Está claro. La música ha sido mi mejor arma para sobrevivir en los últimos meses.
Sin duda, la música ha sido mi gran aliado para superar ese bache que se cruzó en mi camino. Cuando sentía que me venía abajo, que no podía más o simplemente mi cabeza no dejaba de darle vueltas al mismo asunto, cogía mi querido portátil, abría mi cuenta de Spotify y ponía mi lista.
Poco a poco fui creando una lista donde hay tal desorden y mezcla de música, de estilos... pero así es como yo me encontraba por dentro, desordenada, confundida y, para mi, la música es el reflejo del alma.
En este momento, me di cuenta del poder que tiene la música. Se ha vuelto algo tan esencial en mi vida... Es que me resulta impresionante el poder para transmitir que tiene una canción, te puede hacer botar de alegría, llorar, identificarte, de trasladarte a otro mundo... Es una forma de evadirme, de desconectar de lo duro de la vida, de dejar el estrés diario a un lado, de disfrutar. Es una experiencia catártica.
También he descubierto el poder que tiene la música para ayudar a concentrarte, para inspirarte y hacerte recordar buenos y malos momentos... Es curioso como con unas cuantas notas pueden hacer que tu mente se traslade a esa situación, momento o hecho que estaba ocurriendo mientras sonaba cierta canción.
Además de todo esto, me parece que tengo que mencionar como misteriosamente ese tema que había pasado desapercibida para ti o ese grupo que sólo lo conoce en su pueblo se vuelve, de pronto, tu favorito tan sólo por el hecho de que ha sido esa persona quien te lo ha pasado, te lo ha recomendado o te ha dicho búscalo.
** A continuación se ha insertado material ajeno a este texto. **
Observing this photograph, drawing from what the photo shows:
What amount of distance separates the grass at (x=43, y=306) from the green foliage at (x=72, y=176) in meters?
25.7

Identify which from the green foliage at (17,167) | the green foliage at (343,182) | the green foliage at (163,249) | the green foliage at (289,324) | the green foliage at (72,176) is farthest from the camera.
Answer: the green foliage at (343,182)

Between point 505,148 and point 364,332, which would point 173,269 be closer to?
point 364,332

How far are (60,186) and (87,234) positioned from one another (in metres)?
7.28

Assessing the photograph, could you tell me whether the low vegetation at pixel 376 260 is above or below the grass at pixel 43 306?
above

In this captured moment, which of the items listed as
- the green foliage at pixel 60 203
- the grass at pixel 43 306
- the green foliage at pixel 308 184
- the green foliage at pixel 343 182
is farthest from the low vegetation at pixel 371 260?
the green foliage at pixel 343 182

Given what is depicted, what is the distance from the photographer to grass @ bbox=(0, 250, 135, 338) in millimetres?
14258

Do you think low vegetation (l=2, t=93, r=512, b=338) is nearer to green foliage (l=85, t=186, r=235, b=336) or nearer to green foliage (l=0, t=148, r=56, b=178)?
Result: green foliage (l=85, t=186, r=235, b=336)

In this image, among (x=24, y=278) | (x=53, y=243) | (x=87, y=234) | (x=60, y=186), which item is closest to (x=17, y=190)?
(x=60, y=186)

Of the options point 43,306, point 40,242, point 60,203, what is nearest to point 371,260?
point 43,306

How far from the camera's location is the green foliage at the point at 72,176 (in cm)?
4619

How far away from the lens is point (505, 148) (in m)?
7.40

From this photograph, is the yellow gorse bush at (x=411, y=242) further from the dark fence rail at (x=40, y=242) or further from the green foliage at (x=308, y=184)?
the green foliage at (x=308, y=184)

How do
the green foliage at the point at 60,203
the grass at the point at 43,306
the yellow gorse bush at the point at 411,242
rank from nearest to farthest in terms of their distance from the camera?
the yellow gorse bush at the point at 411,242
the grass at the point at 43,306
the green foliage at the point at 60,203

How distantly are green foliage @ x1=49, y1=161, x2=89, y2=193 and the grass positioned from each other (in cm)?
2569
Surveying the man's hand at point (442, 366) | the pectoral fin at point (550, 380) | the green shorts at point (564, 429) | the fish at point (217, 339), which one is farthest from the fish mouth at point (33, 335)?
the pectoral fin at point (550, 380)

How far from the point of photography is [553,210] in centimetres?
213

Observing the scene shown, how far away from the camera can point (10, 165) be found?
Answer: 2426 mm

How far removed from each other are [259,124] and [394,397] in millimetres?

Y no puedes parar de escuchar ese grupo, te encanta esa sensación cuando lo escuchas, empiezas a pensar ¿me lo habrá mandado por algún motivo? ¿me querrá decir algo con esta canción? Entonces, tú también le pasas tus temas y grupos favoritos, algunos con un doble sentido, otros porque simplemente te gustan. Y es cuando empezáis un intercambio de música que te hace descubrir canciones nuevas que añadir a tu lista, desordenandola aún más y desordenando el reflejo de esta.
Deja que la música te invada, llegué a tu corazón y deja que te domine. Y por supuesto nunca tengas ningún prejuicio, escucha lo que te gusta, necesites o simplemente te apetezca.
"El que escucha música siente que su soledad, de repente, se puebla"
HelleN

helena, me alegro mucho de compartir algo asi contigo. Me siento totalmente identificado con lo que dices sentir con la música, y espero sigamos desordenandonos mutuamente nuestras almas. Los sonidos que forman la música surgen del movimiento de algun objeto... me parece bonito pensar que cuando andamos somos sonidos buscando otros cuerpos que vibren con la misma frecuencia que nosotros.
ResponderEliminarEres más música que muchos de los musicos que conozco
Un abrazo enorme
Muchas gracias, David, por tu comentario. Me ha hecho mucha ilusión porque es el primer comentario que me dejan en mi blog.
ResponderEliminarMuchas gracias, por el comentario en sí, por lo que expresas en él. No tiene una palabra de desperdicio: "me parece bonito pensar que cuando andamos somos sonidos buscando otros cuerpos que vibren con la misma frecuencia que nosotros." ¡Es genial!